Die Balten, die den indogermanischen Völkern angehören, wanderten parallel mit den Esten im dritten Jahrtausend vor Christus in das ehemalige Ostpreußen, nach Lettland und nach Litauen ein. Einen sehr wichtigen Teil in der Entwicklung Estlands nimmt die Entstehung der Hafenstadt Reval ein. Diese ist heute als die estnische Hauptstadt Tallinn bekannt. Mit der Ankunft der deutschen Ordensritter begann ihre Entwicklung zu einer der maßgebenden Handelsstädte der östlichen Ostsee. Zusammen mit den weiteren Hafenstädten der baltischen Gebiete wurde sie jedoch zu einem massiven Streitpunkt zwischen Schweden, Polen und des Russischen Reiches. Insbesondere durch die Auswirkungen des russischen Herrschaftseinflusses war massive Armut die Folge, wodurch Auswanderungen und völkische Aufstände ausgelöst wurden.
Im Verlauf des Jahres 1939 wurde das gesamte Baltikum an die Sowjetunion angegliedert, nachdem seit dem Ende des ersten Weltkrieges die baltischen Einzelstaaten demokratisch regiert wurden. Insbesondere durch massive gewaltsame Eingriffe auf Befehl Stalins, die sich sowohl durch Säuberungen als auch durch Ausweisungen und Tötungsdelikte äußerten, fielen die Lebensumstände stark nach Unten.
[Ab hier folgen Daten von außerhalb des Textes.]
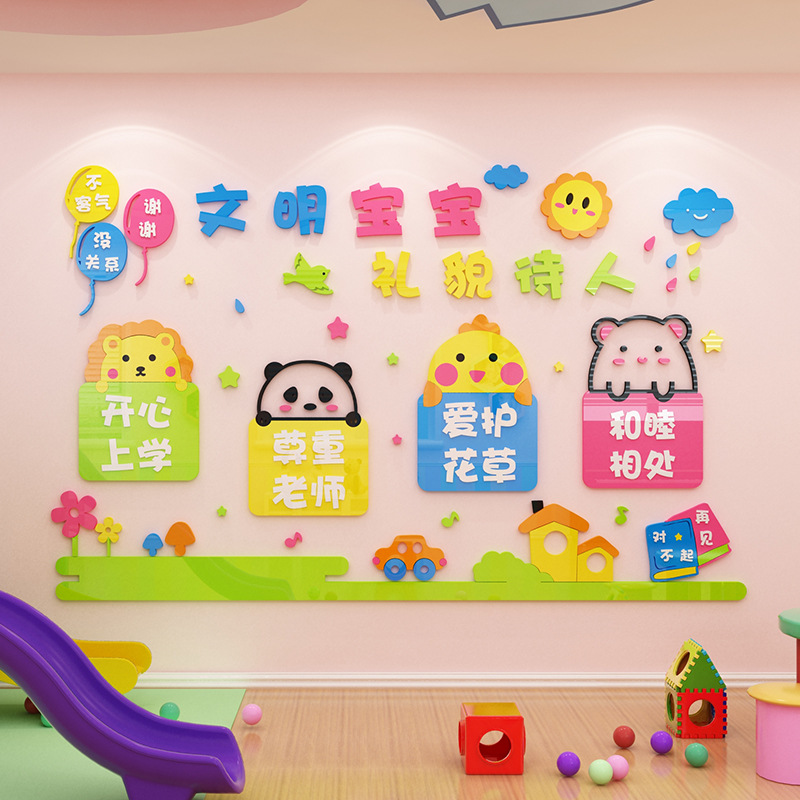 幼儿园墙面装饰走廊标语墙贴3d立体宝早教中心文化墙教室布置贴纸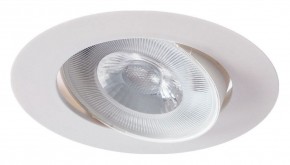Встраиваемый светильник Arte Lamp Kaus A4762PL-1WH в Нытве - nytva.mebel24.online | фото 2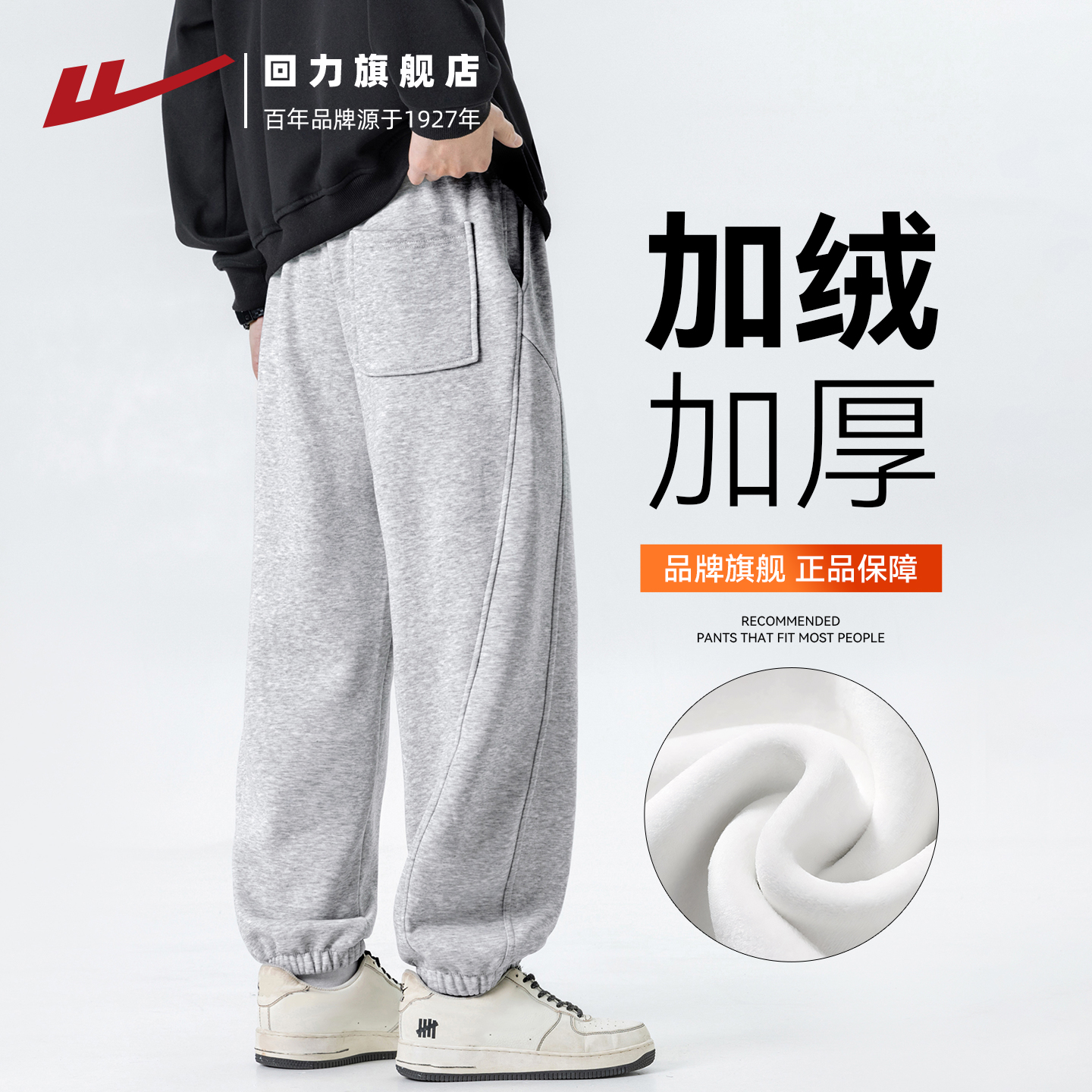 裤子男士2025新款冬灰色卫裤束脚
Die Folge davon war eine beinahe vollkommene Sowjetisierung, wodurch sich der Status der Esten im eigenen Land auf den einer unterdrückten Minderheit reduzierte.
Diese sowjetischen Vorschriften sollten sich jedoch ab dem Jahr 1985 grundlegend ändern, denn die Begriffe Glasnost und Perestroika hatten auch ihre Auswirkungen auf Estland. Dieses forderte, wie sämtliche anderen Sowjetstaaten, nun ebenfalls seine Unabhängigkeit. Im Jahr 1991 war Estland somit endgültig aus der sich auflösenden Sowjetunion ausgeschieden und hatte den gewünschten Status einer souveränen Republik.
Zusätzlich erfolgte die Eingliederung in die Europäische Union, die am 01.Mai 2004 abgeschlossen war.